Questi registi, compreso James Cameron, considerano l’HFR la soluzione per l’affaticamento del 3D e un miglioramento della qualità di visione. Con una maggiore fluidità l’occhio si deve sforzare di meno per compensare il vuoto tra un fotogramma e l’altro. In Avatar – La via dell’acqua i 48 fotogrammi al secondo sono integrati in maniera dinamica solo nelle sequenze adatte. Tutto il film scorre a 48 fotogrammi al secondo, nei momenti più statici si conserva il sapore cinematografico raddoppiando i fotogrammi e ottenendo così un effetto classico da 24 fps. Quando scatta l’azione i 48 frame sono effettivamente 48 immagini diverse l’una dall’altra. Più fluide e nitide permettono di vedere tutto senza confusione.

Il cambio di fotogrammi al secondo è quasi impercettibile, solo un occhio attento (e distratto dal film) lo nota. L’effetto è però incredibile. Avatar – La via dell’acqua guadagna in questo modo un tocco di realismo e di presenza, di fisicità dei soggetti, che fa credere di guardare un mondo ripreso in live action. 

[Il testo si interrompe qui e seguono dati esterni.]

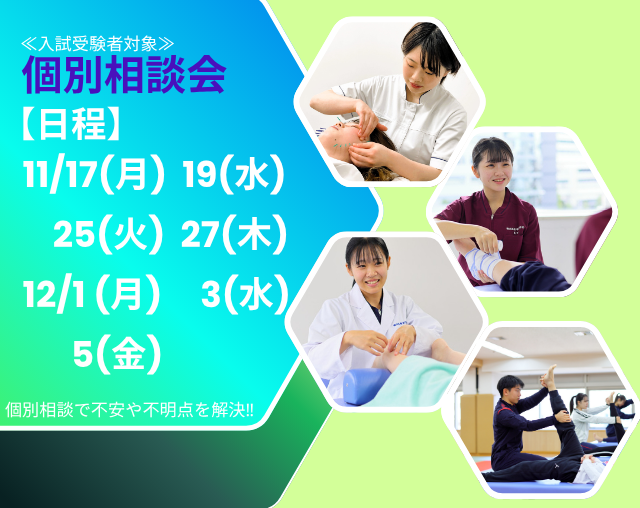 ≪入試受験者対象≫
個別相談会

【日程】
11/17(月) 19(水)
25(火) 27(木)
12/1(月) 3(水)
5(金)

個別相談で不安や不明点を解決!!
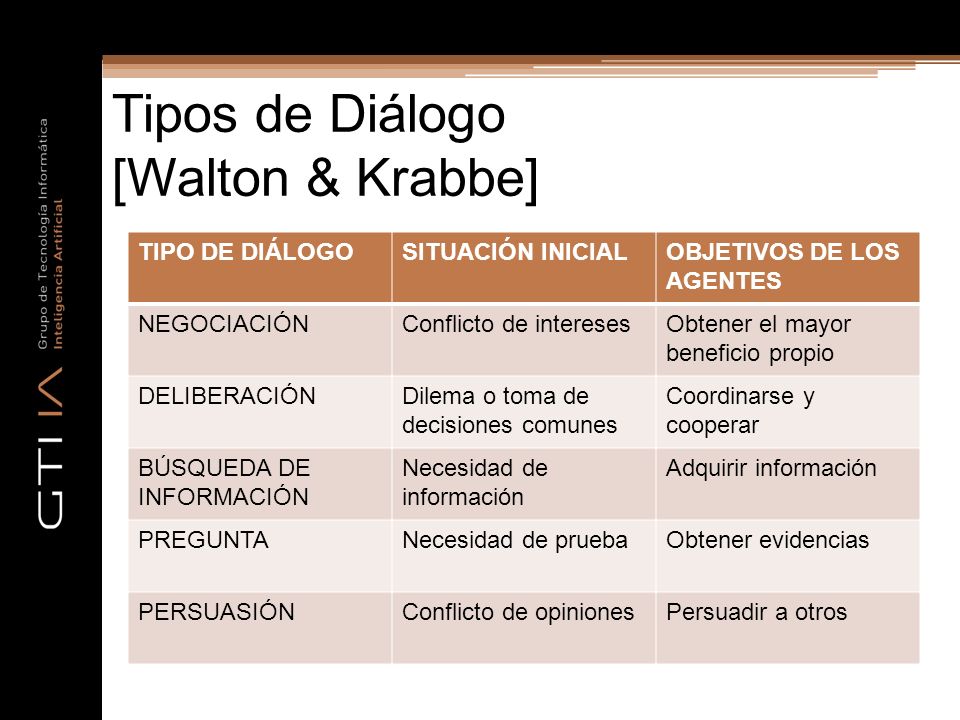 GTI IA
Grupo de Tecnología Informática
Inteligencia Artificial

Tipos de Diálogo
[Walton & Krabbe]

| TIPO DE DIÁLOGO | SITUACIÓN INICIAL | OBJETIVOS DE LOS AGENTES |
|---|---|---|
| NEGOCIACIÓN | Conflicto de intereses | Obtener el mayor beneficio propio |
| DELIBERACIÓN | Dilema o toma de decisiones comunes | Coordinarse y cooperar |
| BÚSQUEDA DE INFORMACIÓN | Necesidad de información | Adquirir información |
| PREGUNTA | Necesidad de prueba | Obtener evidencias |
| PERSUASIÓN | Conflicto de opiniones | Persuadir a otros |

Avatar 2 Ronal Kate Winslet

Una maggiore profondità

L’Avatar del 2009 aveva una ragione narrativa alla presenza della tridimensionalità. Entrare nel corpo dei Na’Vi e tutta la filosofia dell’ io ti vedo portavano il film ad essere una riflessione sul cinema stesso e sul potere della visione. Noi, come Jake Sully, entravamo in un nuovo mondo che ci veniva incontro. Avatar – La via dell’acqua perde questa giustificazione narrativa alla presenza del 3D, ma guadagna la migliore qualità e resa della profondità che si sia mai vista sul grande schermo.

Per capire bene il progresso fatto consideriamo il cinema come una finestra. Tendenzialmente il 3D era usato per dare profondità, costruendo l’azione su più livelli al di fuori della finestra. In alcuni usi, più vistosi ed esagerati, gli oggetti escono e vanno verso il pubblico. Entrano in casa, bucano il quadro. È la tridimensionalità verso l’interno o verso l’esterno a cui siamo abituati. 

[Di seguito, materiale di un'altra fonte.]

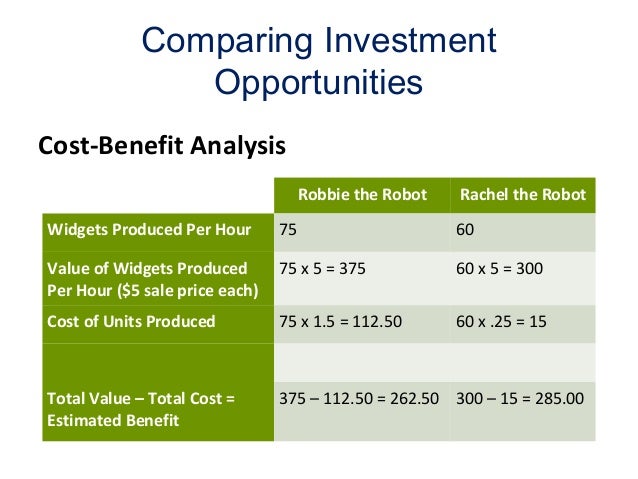 Comparing Investment Opportunities

Cost-Benefit Analysis

| | Robbie the Robot | Rachel the Robot |
|---|---|---|
| Widgets Produced Per Hour | 75 | 60 |
| Value of Widgets Produced Per Hour ($5 sale price each) | 75 x 5 = 375 | 60 x 5 = 300 |
| Cost of Units Produced | 75 x 1.5 = 112.50 | 60 x .25 = 15 |
| | | |
| Total Value – Total Cost = Estimated Benefit | 375 – 112.50 = 262.50 | 300 – 15 = 285.00 |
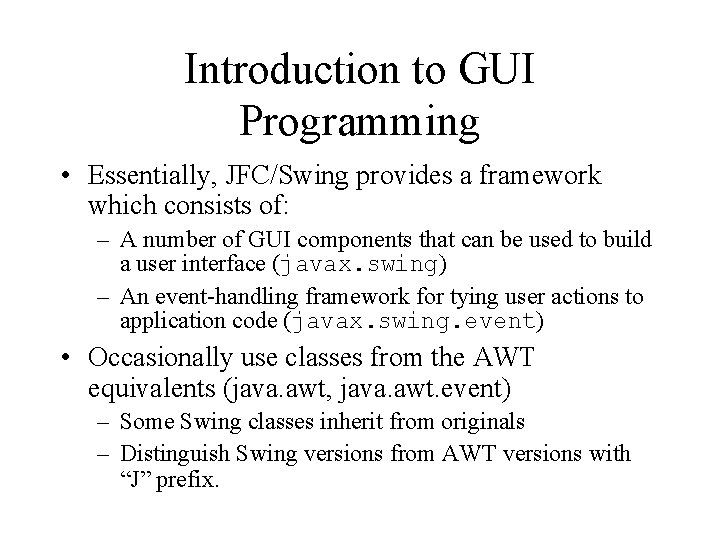 Introduction to GUI Programming

• Essentially, JFC/Swing provides a framework which consists of:
– A number of GUI components that can be used to build a user interface (javax.swing)
– An event-handling framework for tying user actions to application code (javax.swing.event)

• Occasionally use classes from the AWT equivalents (java.awt, java.awt.event)
– Some Swing classes inherit from originals
– Distinguish Swing versions from AWT versions with “J” prefix.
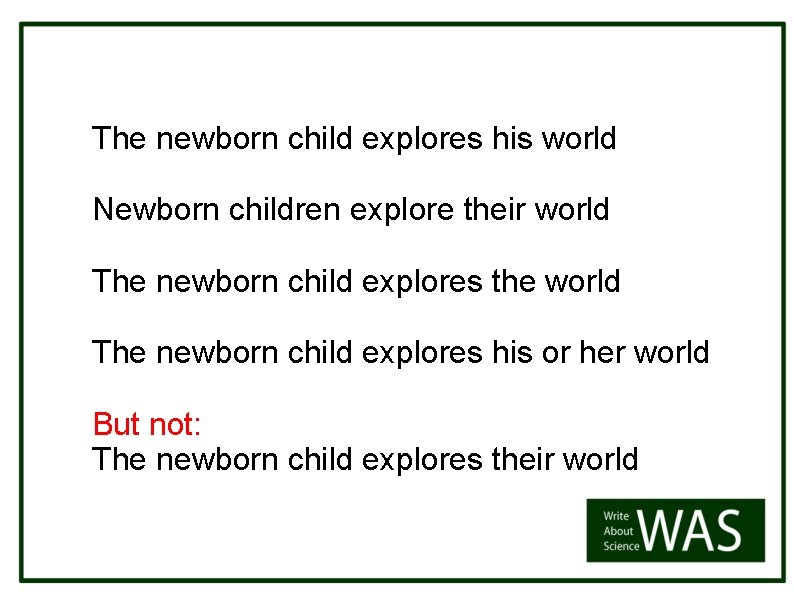 The newborn child explores his world

Newborn children explore their world

The newborn child explores the world

The newborn child explores his or her world

But not:
The newborn child explores their world

Write About Science WAS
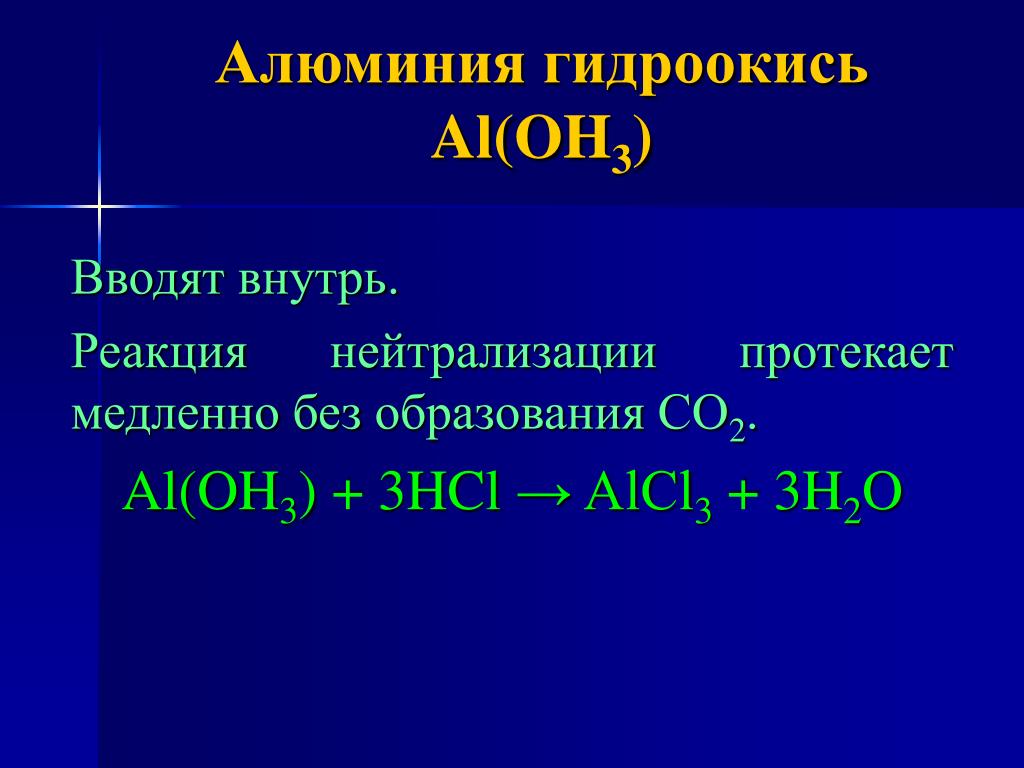 Алюминия гидроокись
$Al(OH_3)$

Вводят внутрь.

Реакция нейтрализации протекает медленно без образования $CO_2$.

$Al(OH_3) + 3HCl \rightarrow AlCl_3 + 3H_2O$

James Cameron con Avatar – La via dell’acqua utilizza un nuovo paradigma: in mezzo. Capita spesso quindi che le creature in volo passino dall’interno all’esterno, Utilizzando al massimo i piani di tridimensionalità. La coda è in profondità e il muso viene verso di noi. Lo schermo smette di essere una finestra e diventa una linea di confine che tutti attraversano. Per lo spettatore l’effetto di coinvolgimento è radicale e totalizzante. Tanto che i bordi dello schermo sembrano un limite da rompere per trovare altra storia e altro paesaggio. 

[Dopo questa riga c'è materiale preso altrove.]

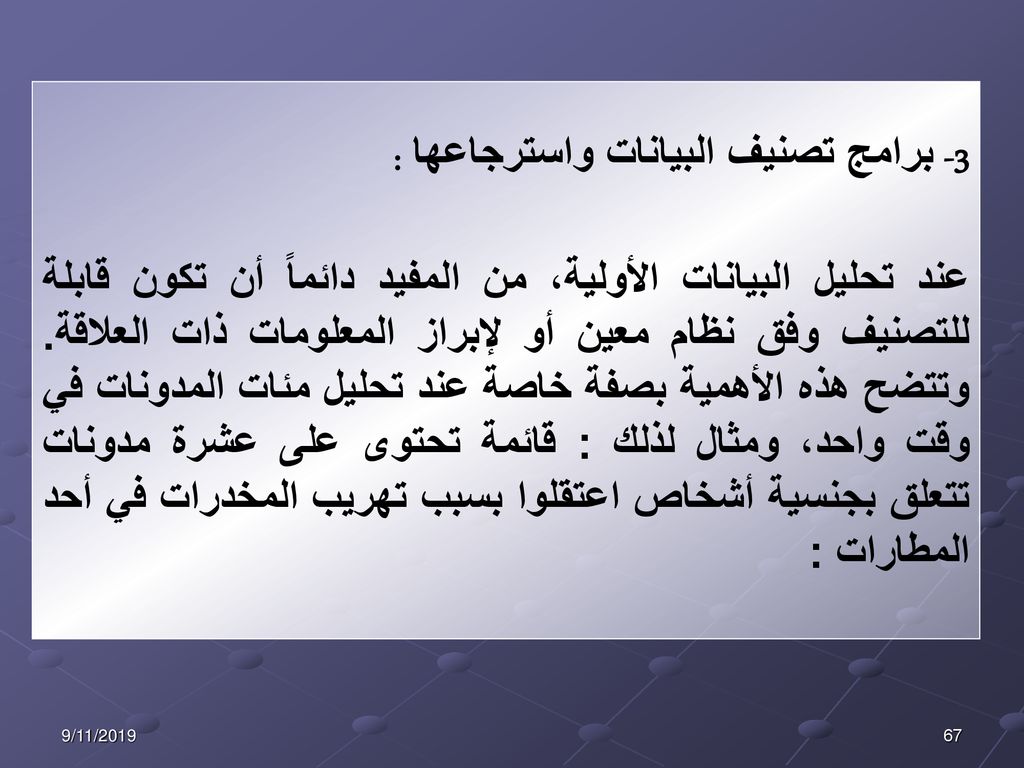 3- برامج تصنيف البيانات واسترجاعها :

عند تحليل البيانات الأولية، من المفيد دائماً أن تكون قابلة للتصنيف وفق نظام معين أو لإبراز المعلومات ذات العلاقة. وتتضح هذه الأهمية بصفة خاصة عند تحليل مئات المدونات في وقت واحد، ومثال لذلك : قائمة تحتوى على عشرة مدونات تتعلق بجنسية أشخاص اعتقلوا بسبب تهريب المخدرات في أحد المطارات :

9/11/2019

67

Avatar - La via dell'acqua

Quindi vale la pena vedere Avatar – La via dell’acqua in 3D?

La risposta è un netto sì. Il ritorno di questa tecnologia è stato anticipato da lunghi mesi di preparazione tecnica degli esercenti per accogliere al meglio il film. La tecnologia si è evoluta percé sviluppata apposta per questa storia. L’effetto tridimensionale è così integrale all’esperienza spettacolare, un tassello fondamentale per raggiungere il massimo del coinvolgimento. 

Però non tutte le sale sono performanti allo stesso livello. Bisogna scegliere gli schermi che garantiscono la migliore dotazione audiovisiva. In questo caso raccomandiamo, se ce l’avete, di recarvi dal vostro esercente di fiducia. Una rapida ricerca o qualche domanda online permette di individuare chi ha dato prova nel tempo di saper curare al meglio la qualità di tutti gli aspetti che concernono la proiezione. I proiettori meno performanti, più usurati, o un impianto audio mal calibrato possono diminuire l’impatto spettacolare di un’esperienza che, in ogni caso, non è sostituibile con quella casalinga.

Avatar – La via dell’acqua va visto in 3D per poterlo fruire al 100% della sua potenza spettacolare. Tanto che la domanda risulta quasi mal posta. Non bisogna chiedersi se valga la pena vedere Avatar – La via dell’acqua in 3D, ma se si è disposti a rinunciare alla piena potenza dell’immaginario di James Cameron guardandolo in 2D.